* AIM OF THE TASK *
Reproduce the passage about putting on Christ word for word, from "This is the" up to and including "article of clothing.".

* PASSAGE *
################
This is the story that came to mind when I read the lesson for today from St. Paul’s letter to the Galatian Christians, with its amazing assertion that we wear Christ like a suit of clothes.  The Greek word enedusasqe literally means simply “to put on,” but as in modern English, it’s regularly used to express the idea of putting on an article of clothing.

 

Desperate Zvi Michalowsky at the door of the superstitious old woman: clothed in Christ.  Beyond all hope, despised and hunted, as good as dead, already having been in the grave, preposterously out of place ― how enraged those ‘good Christians’ who wanted him dead would be if they knew his imposture ― yet saved because he is absurdly mistaken for Christ.  The story is deeply ironic, turning St. Paul on his head, for it’s we gentiles who are saved by passing ourselves off as the suffering Jew, the Christ of Israel, the crucified God.  It’s us, disguised as Jesus, unnaturally grafted on to God’s people, made heirs of Abraham according to the promise. 

 

We are clothed with Christ.  When God looks at us he sees not what’s wrong with us but what’s right with Jesus.  He doesn’t see someone contemptible, lost, hopeless, dead.  When God sees us he sees not our faithlessness but the perfect faithfulness of his son.  We’re taught to think about God as all seeing, all knowing.  When I was a boy, this was a way to keep me in line: even when no one else saw what I was up to, God had me in his sights.  He doesn’t miss thing, and I’d get what I deserved.  But Paul’s talking about what God doesn’t see: when God looks at you and me he doesn’t see the difference between Jesus and us; looking our way he can’t help but see the face of Jesus.  Rather than seeing what’s wrong and wayward in us God our Father sees us as his well-loved children; he loves us as he loves God the Son.  Wearing Jesus we are loved by God as God loves himself, lifted up into the joy-filled life of the everlasting Trinity.

 

Putting on Christ, we can begin to see ourselves as God sees us.  In Luke’s gospel we find the disciples, no doubt priding themselves that, unlike the crowds, who have no clue who Jesus is, but imagine he’s the latest in a long line of prophets, they know he is the Christ, the Messiah, the unique embodiment of God’s so long-awaited deliverance of his people.  Yet they don’t understand.  They have big ideas about being on the winning side in the coming showdown with God’s enemies.  But Jesus cuts them off with his grim prediction of rejection, suffering, and death: their conception of what it means to be the Messiah is radically at odds with God’s.  He says his way is the way of the cross: “If any want to become my followers, let them deny themselves and take up their cross daily and follow me.  For those who want to save their life will lose it, and those who lose their life for my sake will save it.” 

 

What does it mean to deny yourself?  I think part of it is that we’re called to forsake our confidence in those things about us that we can’t help feeling rate God’s approval, those things out of which we naturally construct our identities as worthwhile human beings.  Those things might be all well and good, but the crucial thing is that they don’t even show up on the radar of God’s loving acceptance of us.  Nothing counts here but putting on Christ.  We’re always tempted to find something else to wear, some more plausible means of making an identity for ourselves, something more fashionable, or more flattering to our best features, but that’s to reject God’s saving grace in favor of a fantasy, an illusion.   In the theological language of the Reformation we’d say Christ’s righteousness is imputed to us, his ‘alien’ goodness reckoned as ours by grace, through faith.  Pushing on St. Paul’s metaphor, we might say God’s throwing the mother of all parties; it’s a costume party, and there’s just one costume that gets you in the door.
################
* GIVEN RECORDS *
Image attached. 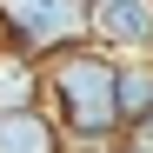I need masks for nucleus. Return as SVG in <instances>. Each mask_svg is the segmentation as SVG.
<instances>
[{
  "mask_svg": "<svg viewBox=\"0 0 153 153\" xmlns=\"http://www.w3.org/2000/svg\"><path fill=\"white\" fill-rule=\"evenodd\" d=\"M47 87V73H33L27 53H13V47H0V113H20L33 107V93Z\"/></svg>",
  "mask_w": 153,
  "mask_h": 153,
  "instance_id": "nucleus-5",
  "label": "nucleus"
},
{
  "mask_svg": "<svg viewBox=\"0 0 153 153\" xmlns=\"http://www.w3.org/2000/svg\"><path fill=\"white\" fill-rule=\"evenodd\" d=\"M47 93H53V120L67 140L80 146H107L120 133V53H107V47H73V53H60L53 67H47Z\"/></svg>",
  "mask_w": 153,
  "mask_h": 153,
  "instance_id": "nucleus-1",
  "label": "nucleus"
},
{
  "mask_svg": "<svg viewBox=\"0 0 153 153\" xmlns=\"http://www.w3.org/2000/svg\"><path fill=\"white\" fill-rule=\"evenodd\" d=\"M87 7H100V0H87Z\"/></svg>",
  "mask_w": 153,
  "mask_h": 153,
  "instance_id": "nucleus-7",
  "label": "nucleus"
},
{
  "mask_svg": "<svg viewBox=\"0 0 153 153\" xmlns=\"http://www.w3.org/2000/svg\"><path fill=\"white\" fill-rule=\"evenodd\" d=\"M120 120H126V133L153 126V67L146 60H120Z\"/></svg>",
  "mask_w": 153,
  "mask_h": 153,
  "instance_id": "nucleus-6",
  "label": "nucleus"
},
{
  "mask_svg": "<svg viewBox=\"0 0 153 153\" xmlns=\"http://www.w3.org/2000/svg\"><path fill=\"white\" fill-rule=\"evenodd\" d=\"M0 153H60V120H47L40 107L0 113Z\"/></svg>",
  "mask_w": 153,
  "mask_h": 153,
  "instance_id": "nucleus-4",
  "label": "nucleus"
},
{
  "mask_svg": "<svg viewBox=\"0 0 153 153\" xmlns=\"http://www.w3.org/2000/svg\"><path fill=\"white\" fill-rule=\"evenodd\" d=\"M93 40V7L87 0H0V47L27 60H60Z\"/></svg>",
  "mask_w": 153,
  "mask_h": 153,
  "instance_id": "nucleus-2",
  "label": "nucleus"
},
{
  "mask_svg": "<svg viewBox=\"0 0 153 153\" xmlns=\"http://www.w3.org/2000/svg\"><path fill=\"white\" fill-rule=\"evenodd\" d=\"M93 47H107L120 60L153 53V0H100L93 7Z\"/></svg>",
  "mask_w": 153,
  "mask_h": 153,
  "instance_id": "nucleus-3",
  "label": "nucleus"
},
{
  "mask_svg": "<svg viewBox=\"0 0 153 153\" xmlns=\"http://www.w3.org/2000/svg\"><path fill=\"white\" fill-rule=\"evenodd\" d=\"M146 133H153V126H146Z\"/></svg>",
  "mask_w": 153,
  "mask_h": 153,
  "instance_id": "nucleus-8",
  "label": "nucleus"
}]
</instances>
################
* EXERCISE SOLUTION *
This is the story that came to mind when I read the lesson for today from St. Paul’s letter to the Galatian Christians, with its amazing assertion that we wear Christ like a suit of clothes.  The Greek word enedusasqe literally means simply “to put on,” but as in modern English, it’s regularly used to express the idea of putting on an article of clothing.